In the spirit of "there is no delete", I have devised a way to implement undo/redo by adding an "undo" transaction that references a transaction relative to its position in the store. Basically, it tells the file builder to ignore a referenced transaction when constructing the current state of the file.

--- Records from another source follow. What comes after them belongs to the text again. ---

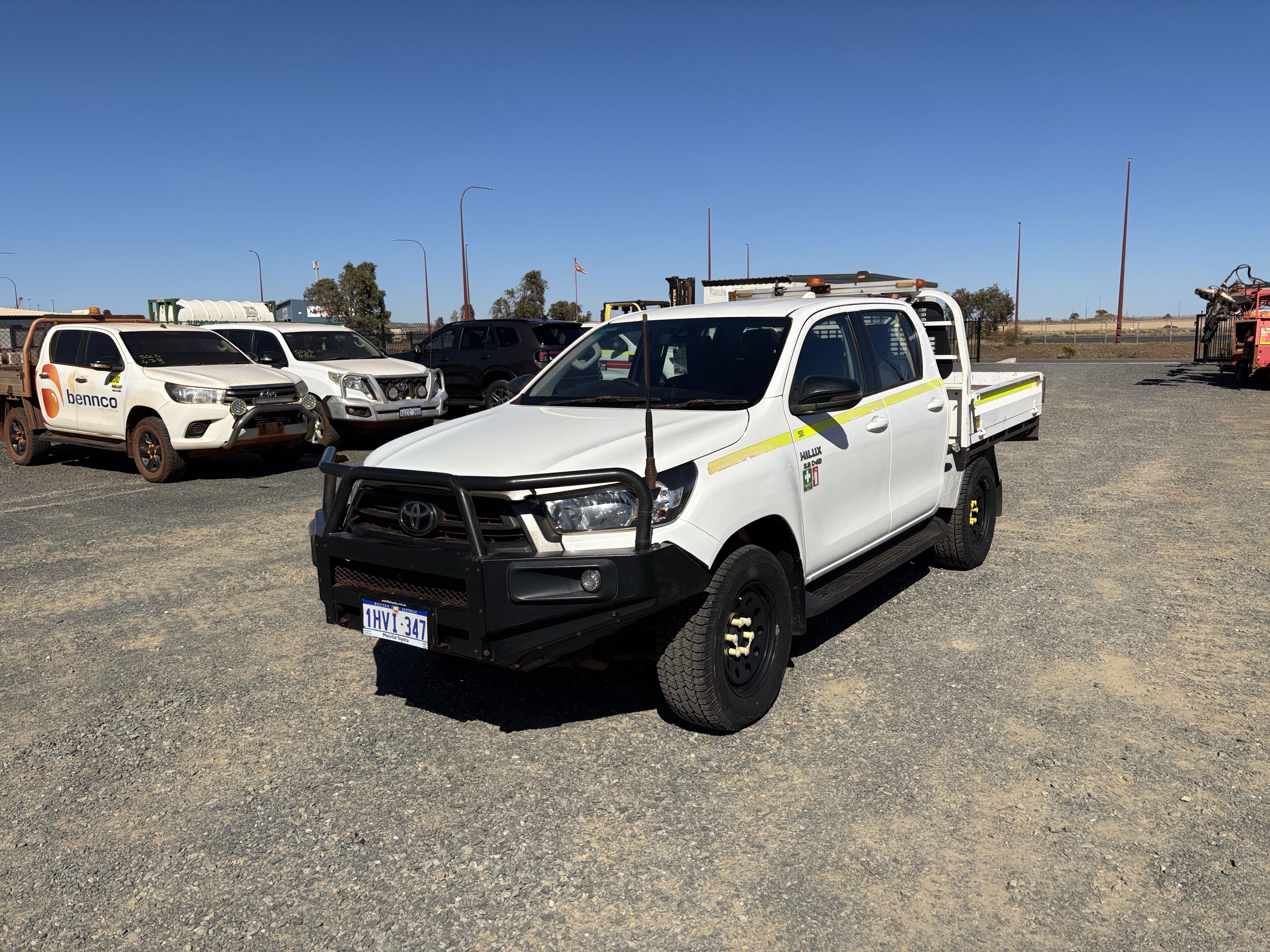 11 · 2023 Toyota Hilux SR Diesel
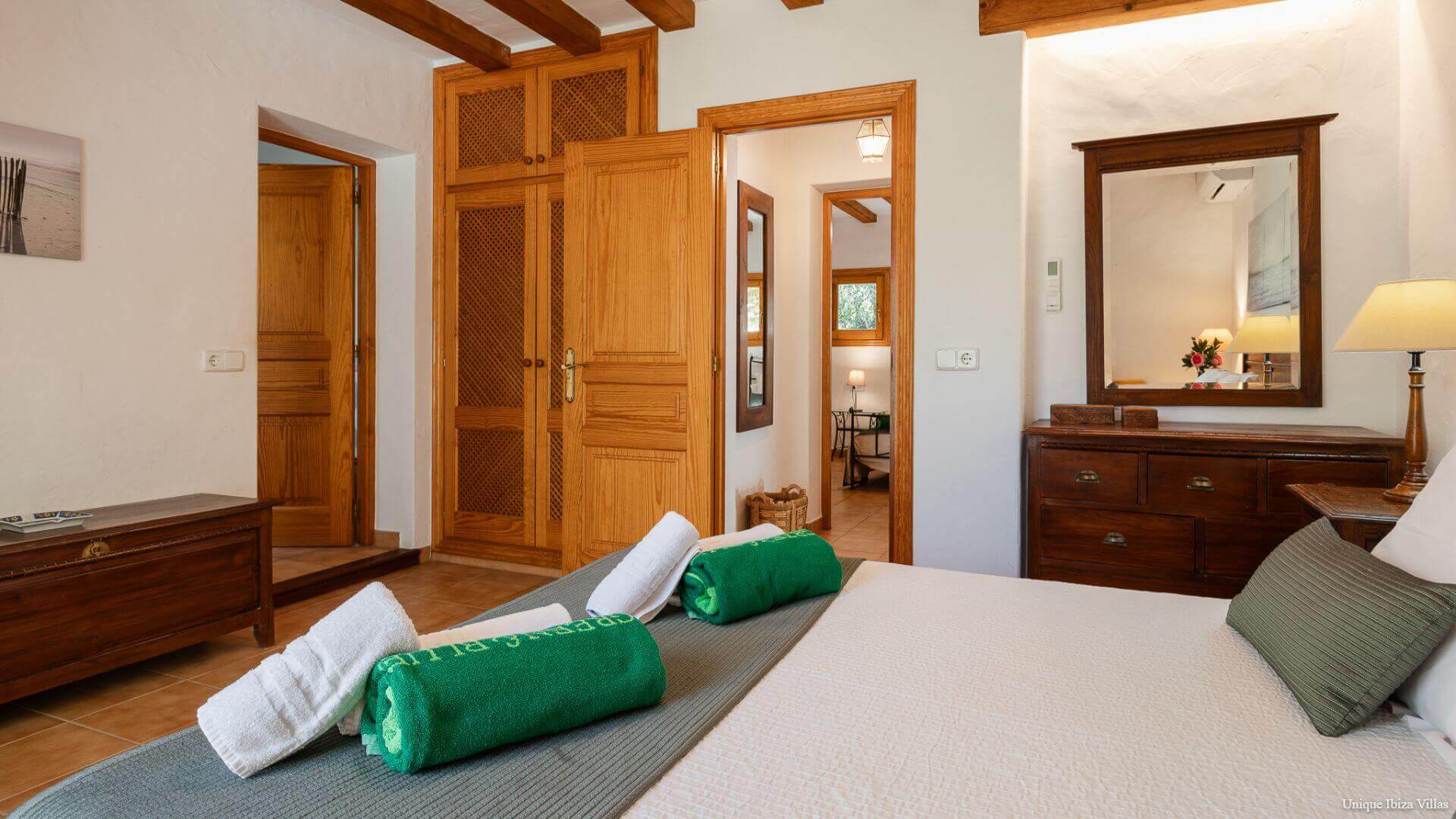 VILLA ROMERO II - 4 Bedrooms - Cala d'Hort/Es Cubells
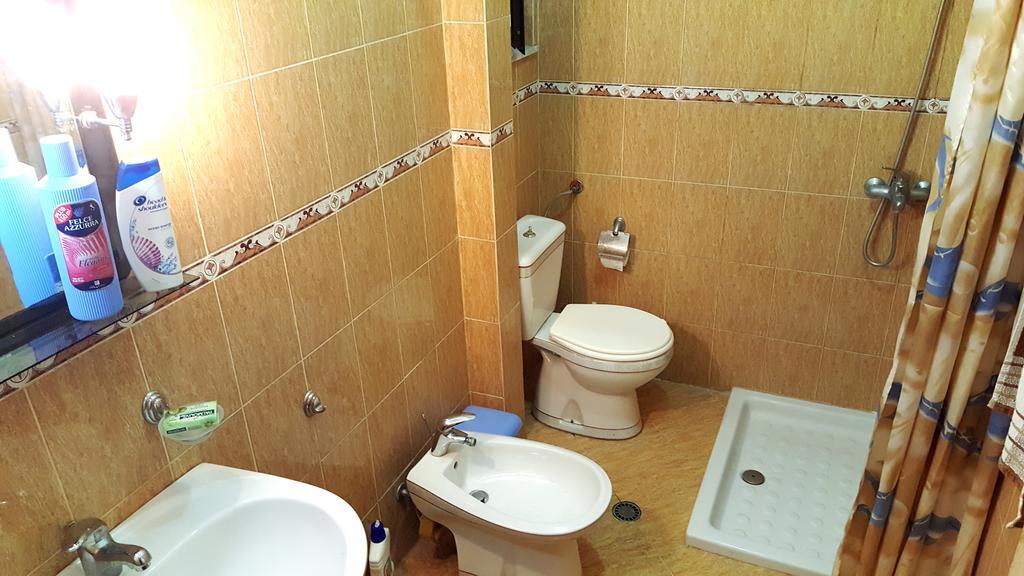 Berberi Guest House Pogradec Exterior photo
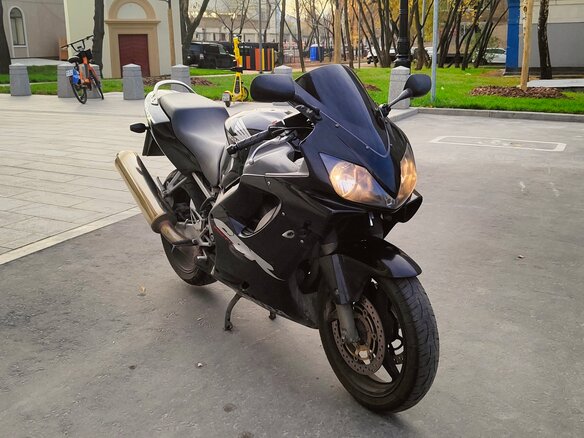 2004 Honda CBR 600F, чёрный, 450000 рублей - вид 1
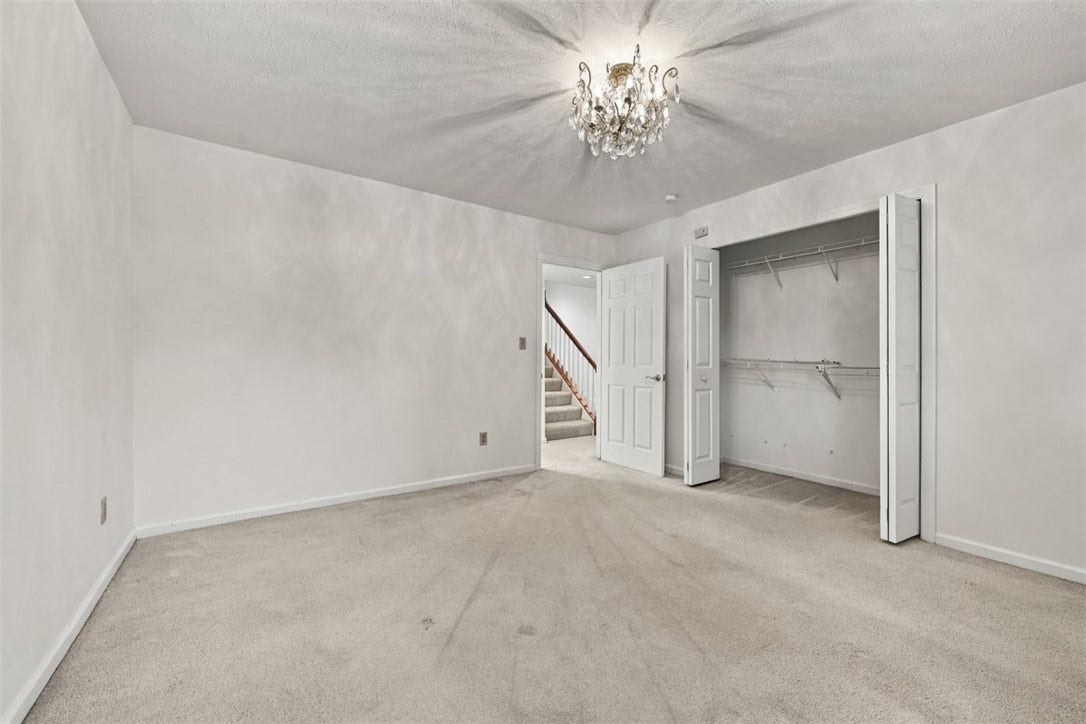 599 Newport Dr, Pittsburgh, PA 15235 599 Newport Dr, Pittsburgh, PA 15235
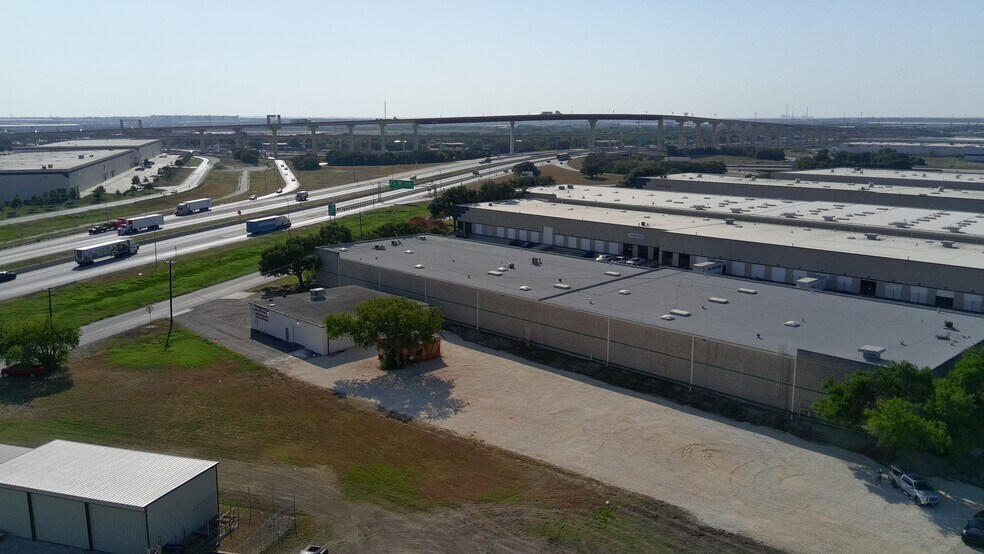 8539 NE Loop 410, San Antonio, TX à louer - Photo de l’immeuble – Image 1 sur 40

To redo an operation, an undo transaction is just undone again.

"transactionGroups": [
  {
    "isUserOwned": true,
    "transactions": [
      {
        "op": "nodeAdded",
        "frame": 0,
        "rotation": 132,
        "length": 435,
        "scale": 100
      }
    ]
  },
  {
    "isUserOwned": true,
    "transactions": [
      {
        "op": "nodeAdded",
        "frame": 0,
        "rotation": 144,
        "length": 363,
        "scale": 100
      }
    ]
  },
  {
    "isUserOwned": true,
    "transactions": [
      {
        "op": "nodeAdded",
        "frame": 0,
        "rotation": 163,
        "length": 311,
        "scale": 100
      }
    ]
  },
  // Undoes the last two transactions
  {
    "isUserOwned": true,
    "transactions": [
      {
        "op": "undo",
        "transaction": 1
      }
    ]
  },
  {
    "isUserOwned": true,
    "transactions": [
      {
        "op": "undo",
        "transaction": 3
      }
    ]
  },
  // Redoes the last two undo transactions
  {
    "isUserOwned": true,
    "transactions": [
      {
        "op": "undo",
        "transaction": 1
      }
    ]
  },
  {
    "isUserOwned": true,
    "transactions": [
      {
        "op": "undo",
        "transaction": 3
      }
    ]
  }
]
9
  • 1
    hmm this seems bad. surely you should 'undo' with a real transaction. in this case 'nodeRemoved' undoing us different from not doing
    – Ewan
    Nov 21, 2016 at 13:13
  • 1
    I don't understand why you wouldn't explicitly mark redos as redos. Right now undoing is not idempotent which leads to significant issues between concurrent writers (and even for a single writer). It's also not clear to me how this would interact with checkpointing. Having an undo/redo be an inverse transaction doesn't have an issue with checkpointing. Checkpointing, admittedly, isn't an issue if the "groups" are intended to be processed atomically. Nov 21, 2016 at 21:27
  • 1
    In a different vein, what happens if you undo something that other transactions depend on? Those dependencies may (in fact, appear) not to be explicit, i.e. you may undo a transaction whose result was the basis for the code to choose to produce one transaction instead of another. Nov 21, 2016 at 21:34
  • 2
    The act of undoing is generally not as simple as ignoring a portion of the past. The only way what you did could work is that if you only ever allow to undo transactions from the most recent to the oldest. An undo/redo event should only ever affect it's previous transaction. Is that what you are doing?
    – plalx
    Nov 21, 2016 at 22:08
  • 1
    Also, a redo would have to cause the entire file state to be destroyed and restored as you cannot re-apply past events in the future.